Pengcheng Laboratory, Shenzhen, China.
Brief Bioinform. 2025 Jul 2;26(4). doi: 10.1093/bib/bbaf319.
Predicting the protein stability changes upon mutations is one of the effective ways to improve the efficiency of protein engineering. Here, we propose a dual-view ensemble learning-based framework, DVE-stability, for mutation-induced protein stability change prediction from single sequence. DVE-stability integrates the global and local dependencies of mutations to capture the intramolecular interactions from two views through ensemble learning, in which a structural microenvironment simulation module is designed to indirectly introduce the information of structural microenvironment at the sequence level. DVE-stability achieved state-of-the-art prediction performance on seven single-point mutation benchmark datasets, and comprehensively surpassed other methods on five of them. Furthermore, DVE-stability outperformed other methods comprehensively through zero-shot inference on multiple-point mutation prediction task, demonstrating superior model generalizability to capture the epistasis of multiple-point mutations. More importantly, DVE-stability exhibited superior generalization performance in predicting rare beneficial mutations that are crucial for practical protein directed evolution scenarios. In addition, DVE-stability identified important intramolecular interactions via attention scores, demonstrating interpretable. Overall, DVE-stability provides a flexible and efficient tool for mutation-induced protein stability change prediction in an interpretable ensemble learning manner.

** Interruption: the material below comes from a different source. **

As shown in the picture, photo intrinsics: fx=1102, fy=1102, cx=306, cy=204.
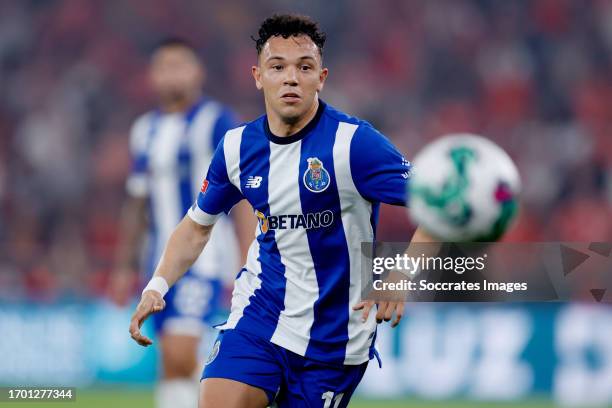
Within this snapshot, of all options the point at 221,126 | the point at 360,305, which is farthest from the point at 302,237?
the point at 221,126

预测突变后蛋白质稳定性的变化是提高蛋白质工程效率的有效方法之一。在此,我们提出了一种基于双视图集成学习的框架DVE-stability,用于从单序列预测突变诱导的蛋白质稳定性变化。DVE-stability整合了突变的全局和局部依赖性,通过集成学习从两个视图捕获分子内相互作用,其中设计了一个结构微环境模拟模块,以在序列水平间接引入结构微环境信息。DVE-stability在七个单点突变基准数据集上实现了最优的预测性能,并且在其中五个数据集上全面超越了其他方法。此外,DVE-stability在多点突变预测任务的零样本推理中全面优于其他方法,证明了其在捕获多点突变上位性方面具有卓越的模型通用性。更重要的是,DVE-stability在预测对实际蛋白质定向进化场景至关重要的罕见有益突变方面表现出卓越的泛化性能。此外,DVE-stability通过注意力分数识别了重要的分子内相互作用,具有可解释性。总体而言,DVE-stability以可解释的集成学习方式为突变诱导的蛋白质稳定性变化预测提供了一个灵活高效的工具。